■ Records shown
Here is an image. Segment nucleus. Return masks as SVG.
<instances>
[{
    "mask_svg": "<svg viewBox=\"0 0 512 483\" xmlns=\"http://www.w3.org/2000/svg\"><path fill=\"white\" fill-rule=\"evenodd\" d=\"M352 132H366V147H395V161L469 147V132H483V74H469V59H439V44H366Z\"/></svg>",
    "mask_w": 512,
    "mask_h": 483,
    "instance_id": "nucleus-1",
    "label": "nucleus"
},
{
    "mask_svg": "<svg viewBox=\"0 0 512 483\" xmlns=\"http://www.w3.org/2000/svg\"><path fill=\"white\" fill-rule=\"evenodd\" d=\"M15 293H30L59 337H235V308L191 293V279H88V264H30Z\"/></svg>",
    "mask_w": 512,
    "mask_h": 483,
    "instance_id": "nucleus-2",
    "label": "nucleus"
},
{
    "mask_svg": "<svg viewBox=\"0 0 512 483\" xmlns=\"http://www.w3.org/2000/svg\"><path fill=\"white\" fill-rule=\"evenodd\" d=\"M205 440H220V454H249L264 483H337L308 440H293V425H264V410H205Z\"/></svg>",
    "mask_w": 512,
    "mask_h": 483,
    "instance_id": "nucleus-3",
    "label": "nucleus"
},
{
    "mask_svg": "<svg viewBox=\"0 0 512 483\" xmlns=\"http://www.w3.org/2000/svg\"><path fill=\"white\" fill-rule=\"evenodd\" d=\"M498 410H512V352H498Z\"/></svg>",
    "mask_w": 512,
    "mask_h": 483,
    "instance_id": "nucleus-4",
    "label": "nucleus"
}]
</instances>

■ Written task
Convert the listing above into a JSON list of strings, one string per line, leaving out blank lines.

■ The response
[
  "Here is an image. Segment nucleus. Return masks as SVG.",
  "<instances>",
  "[{",
  "    \"mask_svg\": \"<svg viewBox=\\\"0 0 512 483\\\" xmlns=\\\"http://www.w3.org/2000/svg\\\"><path fill=\\\"white\\\" fill-rule=\\\"evenodd\\\" d=\\\"M352 132H366V147H395V161L469 147V132H483V74H469V59H439V44H366Z\\\"/></svg>\",",
  "    \"mask_w\": 512,",
  "    \"mask_h\": 483,",
  "    \"instance_id\": \"nucleus-1\",",
  "    \"label\": \"nucleus\"",
  "},",
  "{",
  "    \"mask_svg\": \"<svg viewBox=\\\"0 0 512 483\\\" xmlns=\\\"http://www.w3.org/2000/svg\\\"><path fill=\\\"white\\\" fill-rule=\\\"evenodd\\\" d=\\\"M15 293H30L59 337H235V308L191 293V279H88V264H30Z\\\"/></svg>\",",
  "    \"mask_w\": 512,",
  "    \"mask_h\": 483,",
  "    \"instance_id\": \"nucleus-2\",",
  "    \"label\": \"nucleus\"",
  "},",
  "{",
  "    \"mask_svg\": \"<svg viewBox=\\\"0 0 512 483\\\" xmlns=\\\"http://www.w3.org/2000/svg\\\"><path fill=\\\"white\\\" fill-rule=\\\"evenodd\\\" d=\\\"M205 440H220V454H249L264 483H337L308 440H293V425H264V410H205Z\\\"/></svg>\",",
  "    \"mask_w\": 512,",
  "    \"mask_h\": 483,",
  "    \"instance_id\": \"nucleus-3\",",
  "    \"label\": \"nucleus\"",
  "},",
  "{",
  "    \"mask_svg\": \"<svg viewBox=\\\"0 0 512 483\\\" xmlns=\\\"http://www.w3.org/2000/svg\\\"><path fill=\\\"white\\\" fill-rule=\\\"evenodd\\\" d=\\\"M498 410H512V352H498Z\\\"/></svg>\",",
  "    \"mask_w\": 512,",
  "    \"mask_h\": 483,",
  "    \"instance_id\": \"nucleus-4\",",
  "    \"label\": \"nucleus\"",
  "}]",
  "</instances>"
]